FSX Steam Edition: Toposim Southeast Asia not really a game but downloadable content for Microsoft Flight Simulator X, which may be of interest to some of our community pilots. At Little Laos on the Prairie, we wish they could adjust the jungles, waterways, and landmarks across the different centuries. Imagine flying over Lan Xang, or the landmarks of Laos at the start of the French Indochina era, or seeing what the mountains were like at the beginning of Lao independence. But for now, no one has considered that worth the effort, so we get the most current topographical maps.

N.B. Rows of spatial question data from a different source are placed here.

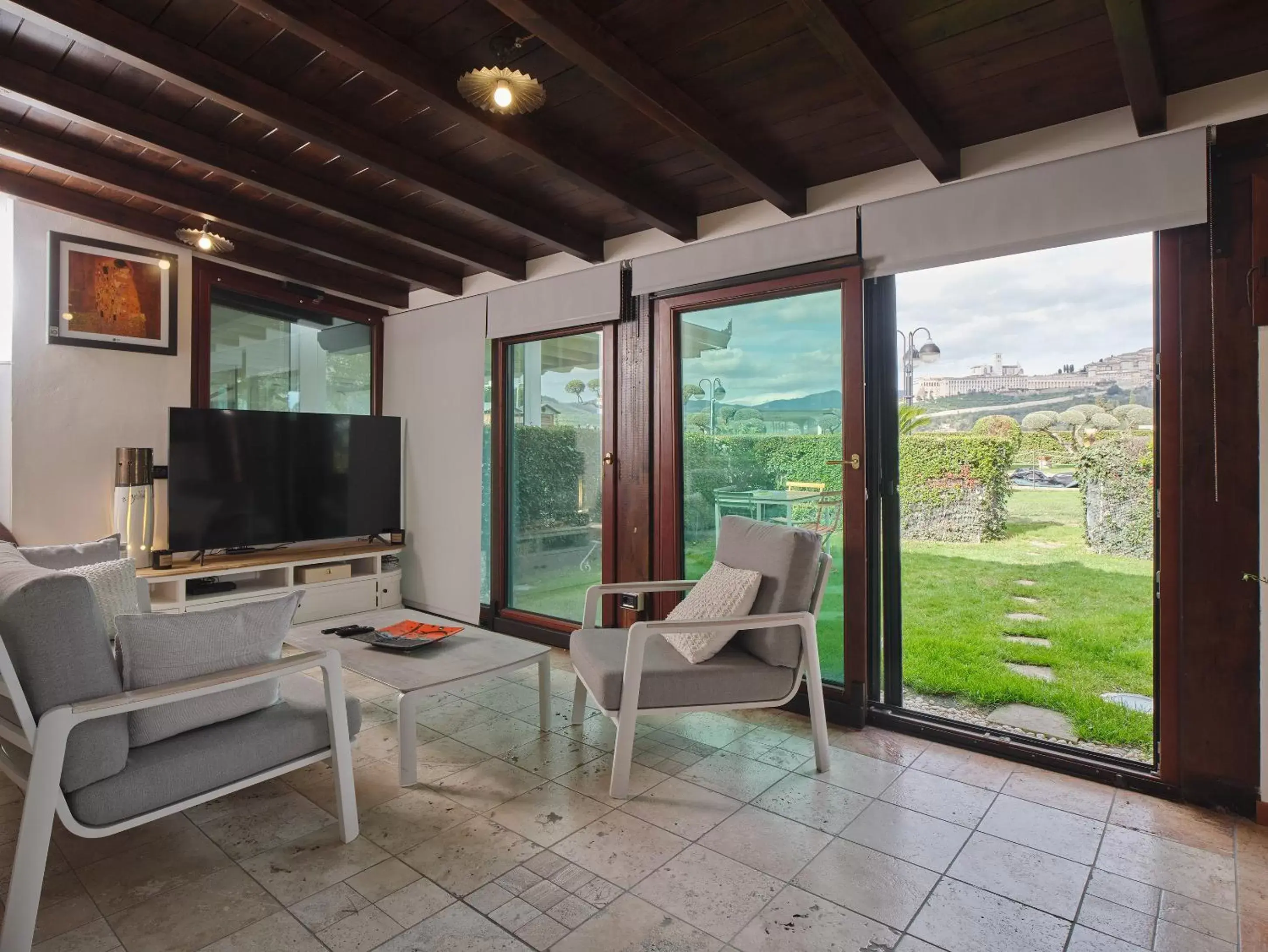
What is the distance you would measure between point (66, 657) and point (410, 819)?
3.57ft

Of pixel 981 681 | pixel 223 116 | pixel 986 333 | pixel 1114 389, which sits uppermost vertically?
pixel 223 116

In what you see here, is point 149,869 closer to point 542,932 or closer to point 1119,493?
point 542,932

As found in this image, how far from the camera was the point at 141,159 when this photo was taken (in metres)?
3.24

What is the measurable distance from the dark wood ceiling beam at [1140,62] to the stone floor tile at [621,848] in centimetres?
259

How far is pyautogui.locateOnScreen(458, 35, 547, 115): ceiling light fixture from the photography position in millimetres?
2168

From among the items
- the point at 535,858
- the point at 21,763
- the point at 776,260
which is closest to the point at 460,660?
the point at 535,858

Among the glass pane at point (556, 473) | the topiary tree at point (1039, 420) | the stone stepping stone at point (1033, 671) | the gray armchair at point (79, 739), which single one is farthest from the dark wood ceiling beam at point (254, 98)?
the stone stepping stone at point (1033, 671)

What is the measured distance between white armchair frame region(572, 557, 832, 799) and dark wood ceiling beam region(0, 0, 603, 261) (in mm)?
2174

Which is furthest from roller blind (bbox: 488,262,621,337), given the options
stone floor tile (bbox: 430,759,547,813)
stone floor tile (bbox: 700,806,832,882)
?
stone floor tile (bbox: 700,806,832,882)

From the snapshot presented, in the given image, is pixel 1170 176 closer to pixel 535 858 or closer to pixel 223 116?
pixel 535 858

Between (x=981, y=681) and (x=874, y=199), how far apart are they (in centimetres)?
261

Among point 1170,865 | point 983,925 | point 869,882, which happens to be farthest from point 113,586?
point 1170,865

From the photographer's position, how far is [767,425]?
3.35 metres

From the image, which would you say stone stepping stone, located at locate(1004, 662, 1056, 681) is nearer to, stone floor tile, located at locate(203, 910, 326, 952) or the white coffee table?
the white coffee table
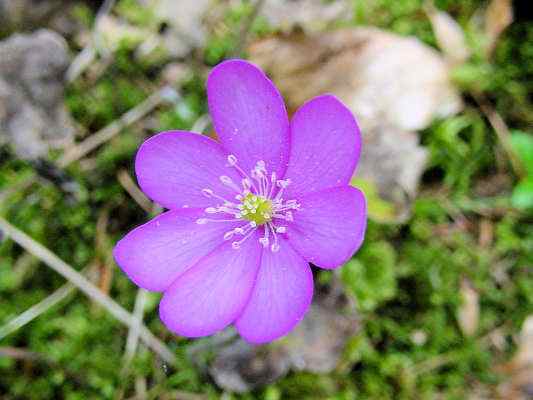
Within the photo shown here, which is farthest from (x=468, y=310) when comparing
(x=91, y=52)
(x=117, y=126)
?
(x=91, y=52)

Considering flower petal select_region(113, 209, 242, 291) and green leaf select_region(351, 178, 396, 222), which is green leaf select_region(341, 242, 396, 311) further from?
flower petal select_region(113, 209, 242, 291)

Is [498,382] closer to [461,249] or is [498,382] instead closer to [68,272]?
[461,249]

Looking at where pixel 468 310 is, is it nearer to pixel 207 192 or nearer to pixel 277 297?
pixel 277 297

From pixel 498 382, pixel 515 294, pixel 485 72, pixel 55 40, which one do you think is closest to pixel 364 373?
pixel 498 382

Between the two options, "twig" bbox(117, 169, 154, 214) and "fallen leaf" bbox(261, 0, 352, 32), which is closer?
"twig" bbox(117, 169, 154, 214)

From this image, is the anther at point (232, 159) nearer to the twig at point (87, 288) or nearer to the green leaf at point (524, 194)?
the twig at point (87, 288)

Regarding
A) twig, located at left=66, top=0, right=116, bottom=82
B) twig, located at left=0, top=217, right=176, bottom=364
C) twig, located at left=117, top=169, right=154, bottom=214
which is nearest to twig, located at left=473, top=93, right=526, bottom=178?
twig, located at left=117, top=169, right=154, bottom=214

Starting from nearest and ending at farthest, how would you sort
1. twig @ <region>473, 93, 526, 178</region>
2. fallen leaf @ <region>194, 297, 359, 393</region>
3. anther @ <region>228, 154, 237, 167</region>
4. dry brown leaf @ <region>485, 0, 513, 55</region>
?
anther @ <region>228, 154, 237, 167</region>
fallen leaf @ <region>194, 297, 359, 393</region>
twig @ <region>473, 93, 526, 178</region>
dry brown leaf @ <region>485, 0, 513, 55</region>
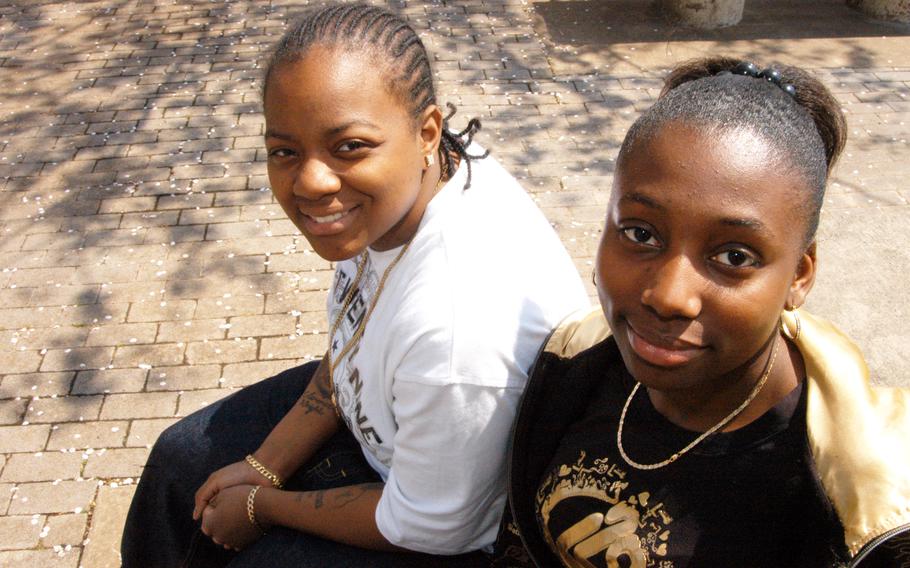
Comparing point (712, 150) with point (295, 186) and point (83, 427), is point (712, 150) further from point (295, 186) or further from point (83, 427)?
point (83, 427)

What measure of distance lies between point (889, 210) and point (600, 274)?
3.79m

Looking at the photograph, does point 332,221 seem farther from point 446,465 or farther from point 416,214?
point 446,465

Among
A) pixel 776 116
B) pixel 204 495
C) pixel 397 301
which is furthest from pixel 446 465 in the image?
pixel 776 116

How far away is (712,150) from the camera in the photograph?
134 cm

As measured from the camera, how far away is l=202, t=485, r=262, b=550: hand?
2139mm

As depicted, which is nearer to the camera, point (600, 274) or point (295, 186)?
point (600, 274)

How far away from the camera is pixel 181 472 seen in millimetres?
2338

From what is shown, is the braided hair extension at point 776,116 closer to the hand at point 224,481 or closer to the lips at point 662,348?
the lips at point 662,348

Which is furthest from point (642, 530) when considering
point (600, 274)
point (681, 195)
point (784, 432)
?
point (681, 195)

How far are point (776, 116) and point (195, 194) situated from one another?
4088 millimetres

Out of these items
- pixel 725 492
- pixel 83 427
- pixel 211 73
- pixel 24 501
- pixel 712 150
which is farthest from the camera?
pixel 211 73

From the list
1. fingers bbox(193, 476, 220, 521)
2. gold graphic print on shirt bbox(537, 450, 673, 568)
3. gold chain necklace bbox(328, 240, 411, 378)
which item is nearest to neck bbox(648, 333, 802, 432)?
gold graphic print on shirt bbox(537, 450, 673, 568)

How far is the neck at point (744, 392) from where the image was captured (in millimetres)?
1542

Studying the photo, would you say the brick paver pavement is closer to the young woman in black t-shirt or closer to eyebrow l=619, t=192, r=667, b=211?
the young woman in black t-shirt
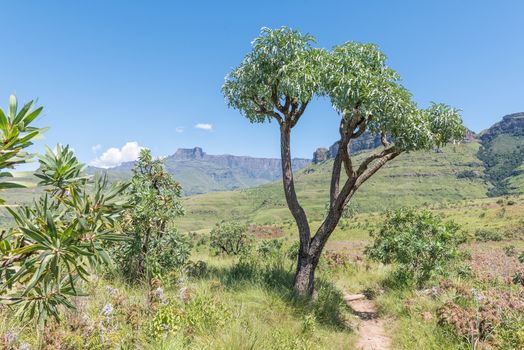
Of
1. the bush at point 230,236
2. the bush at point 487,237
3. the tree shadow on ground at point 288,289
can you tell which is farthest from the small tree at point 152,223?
the bush at point 487,237

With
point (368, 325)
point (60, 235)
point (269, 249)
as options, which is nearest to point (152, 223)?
point (60, 235)

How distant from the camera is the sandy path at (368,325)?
27.0 feet

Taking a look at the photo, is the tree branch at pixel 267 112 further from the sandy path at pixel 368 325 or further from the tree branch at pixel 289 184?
the sandy path at pixel 368 325

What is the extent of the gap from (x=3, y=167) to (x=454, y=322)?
8867mm

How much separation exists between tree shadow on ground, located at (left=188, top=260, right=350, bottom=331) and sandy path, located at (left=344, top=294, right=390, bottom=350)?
0.57 metres

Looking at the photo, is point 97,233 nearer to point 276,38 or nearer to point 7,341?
point 7,341

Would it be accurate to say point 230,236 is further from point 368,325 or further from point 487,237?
point 487,237

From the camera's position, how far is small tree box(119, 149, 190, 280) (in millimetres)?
9055

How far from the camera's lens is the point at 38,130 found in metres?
2.63

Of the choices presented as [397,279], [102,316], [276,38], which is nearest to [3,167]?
[102,316]

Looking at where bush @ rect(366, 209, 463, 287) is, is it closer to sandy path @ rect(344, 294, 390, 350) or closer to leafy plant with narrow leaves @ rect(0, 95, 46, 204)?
sandy path @ rect(344, 294, 390, 350)

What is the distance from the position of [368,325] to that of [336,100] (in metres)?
6.74

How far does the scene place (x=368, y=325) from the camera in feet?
32.1

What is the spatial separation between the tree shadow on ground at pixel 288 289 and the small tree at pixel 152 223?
1286 mm
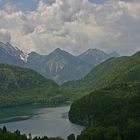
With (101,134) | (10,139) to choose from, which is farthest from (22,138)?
(101,134)

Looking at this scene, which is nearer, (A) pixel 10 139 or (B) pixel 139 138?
(A) pixel 10 139

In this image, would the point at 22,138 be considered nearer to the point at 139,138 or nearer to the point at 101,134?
the point at 101,134

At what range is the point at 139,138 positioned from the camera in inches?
7608

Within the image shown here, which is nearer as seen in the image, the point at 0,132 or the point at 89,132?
the point at 0,132

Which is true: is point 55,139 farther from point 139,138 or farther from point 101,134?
point 139,138

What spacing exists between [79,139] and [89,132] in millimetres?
10867

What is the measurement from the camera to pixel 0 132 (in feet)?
593

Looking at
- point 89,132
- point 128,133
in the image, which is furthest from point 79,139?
point 128,133

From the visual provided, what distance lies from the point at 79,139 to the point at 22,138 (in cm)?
2742

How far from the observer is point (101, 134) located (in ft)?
629

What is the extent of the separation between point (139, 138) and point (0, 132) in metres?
61.9

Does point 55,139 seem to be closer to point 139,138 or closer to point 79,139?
point 79,139

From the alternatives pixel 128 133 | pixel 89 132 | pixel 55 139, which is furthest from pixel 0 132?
pixel 128 133

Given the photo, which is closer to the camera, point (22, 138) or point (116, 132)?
point (22, 138)
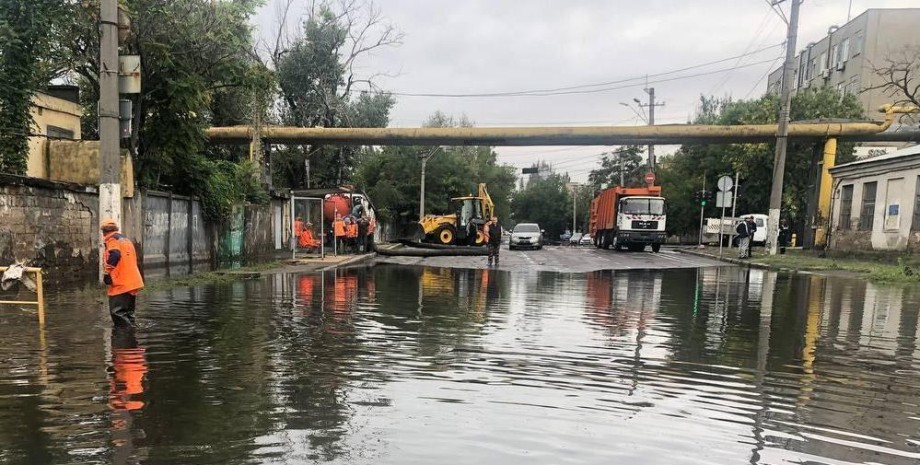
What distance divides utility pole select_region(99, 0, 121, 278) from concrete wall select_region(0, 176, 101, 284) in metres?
1.61

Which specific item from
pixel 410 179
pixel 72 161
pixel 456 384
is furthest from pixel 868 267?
pixel 410 179

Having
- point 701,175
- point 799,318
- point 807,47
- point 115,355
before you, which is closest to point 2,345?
point 115,355

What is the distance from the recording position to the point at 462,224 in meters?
31.9

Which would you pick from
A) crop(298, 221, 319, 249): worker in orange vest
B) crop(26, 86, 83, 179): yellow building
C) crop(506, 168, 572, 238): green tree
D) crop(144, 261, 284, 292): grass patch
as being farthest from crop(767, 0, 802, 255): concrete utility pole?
crop(506, 168, 572, 238): green tree

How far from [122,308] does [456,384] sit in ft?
15.9

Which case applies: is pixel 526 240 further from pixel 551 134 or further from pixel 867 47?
Result: pixel 867 47

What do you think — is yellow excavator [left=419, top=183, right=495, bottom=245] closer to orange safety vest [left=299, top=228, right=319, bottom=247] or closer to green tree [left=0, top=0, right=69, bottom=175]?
orange safety vest [left=299, top=228, right=319, bottom=247]

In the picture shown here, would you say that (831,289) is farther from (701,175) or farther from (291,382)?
(701,175)

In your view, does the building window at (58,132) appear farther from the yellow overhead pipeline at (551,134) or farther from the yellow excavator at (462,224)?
the yellow excavator at (462,224)

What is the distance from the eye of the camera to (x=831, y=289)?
13898 mm

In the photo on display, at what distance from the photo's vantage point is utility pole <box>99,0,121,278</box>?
1026 cm

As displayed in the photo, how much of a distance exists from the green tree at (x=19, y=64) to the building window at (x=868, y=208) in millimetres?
27136

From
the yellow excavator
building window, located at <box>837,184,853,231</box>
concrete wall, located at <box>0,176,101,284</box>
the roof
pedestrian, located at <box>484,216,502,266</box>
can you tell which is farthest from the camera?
the yellow excavator

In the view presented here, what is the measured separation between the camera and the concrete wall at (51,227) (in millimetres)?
10398
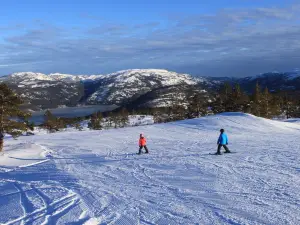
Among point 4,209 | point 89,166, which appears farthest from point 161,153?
point 4,209

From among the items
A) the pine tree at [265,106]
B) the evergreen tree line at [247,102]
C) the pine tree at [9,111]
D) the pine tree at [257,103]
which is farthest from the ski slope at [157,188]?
the pine tree at [265,106]

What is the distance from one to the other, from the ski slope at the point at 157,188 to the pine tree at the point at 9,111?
6.23 meters

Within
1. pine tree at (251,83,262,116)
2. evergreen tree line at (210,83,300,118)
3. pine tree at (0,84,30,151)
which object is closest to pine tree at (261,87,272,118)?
evergreen tree line at (210,83,300,118)

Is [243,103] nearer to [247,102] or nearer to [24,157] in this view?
[247,102]

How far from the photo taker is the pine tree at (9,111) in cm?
3094

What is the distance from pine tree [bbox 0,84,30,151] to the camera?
3094cm

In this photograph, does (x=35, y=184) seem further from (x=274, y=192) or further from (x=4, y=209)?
(x=274, y=192)

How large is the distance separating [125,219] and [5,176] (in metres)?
12.3

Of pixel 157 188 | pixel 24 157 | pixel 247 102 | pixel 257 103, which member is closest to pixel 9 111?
pixel 24 157

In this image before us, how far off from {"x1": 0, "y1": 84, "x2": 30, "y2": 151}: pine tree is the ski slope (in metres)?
6.23

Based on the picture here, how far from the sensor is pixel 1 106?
31.0 m

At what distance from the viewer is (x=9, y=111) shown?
103ft

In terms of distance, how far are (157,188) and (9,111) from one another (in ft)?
73.0

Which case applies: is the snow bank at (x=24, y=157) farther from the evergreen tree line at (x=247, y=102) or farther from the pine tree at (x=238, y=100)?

Wrapping up, we’re also going to give a shoutout to 7554, a first-person shooter developed in Vietnam by Emobi games in 2011 that tries to tell the story of the historic battle of Dien Bien Phu in 1954. It receives poor marks outside of Vietnam, but it does give a sense of how a team might approach the subject.

You can also take a look at the new Hmong horror game, Shaman – The Blood Oath. While some have criticized its graphics, the overall storyline has been called terrifying by Hmong players who’ve given it a chance. You play a young shaman invited to save a couple’s daughter whose soul may have been snatched by a sinister ghost. Can you save her, or is it already too late? As far as first-person Southeast Asian shaman simulators go, this game is in a class all by itself.

We haven’t been able to find any news of official video games for Raya and the Last Dragon coming out from Disney next year, but we’d be surprised if there isn’t something. But what games have we missed, and what games would you like to see in the future?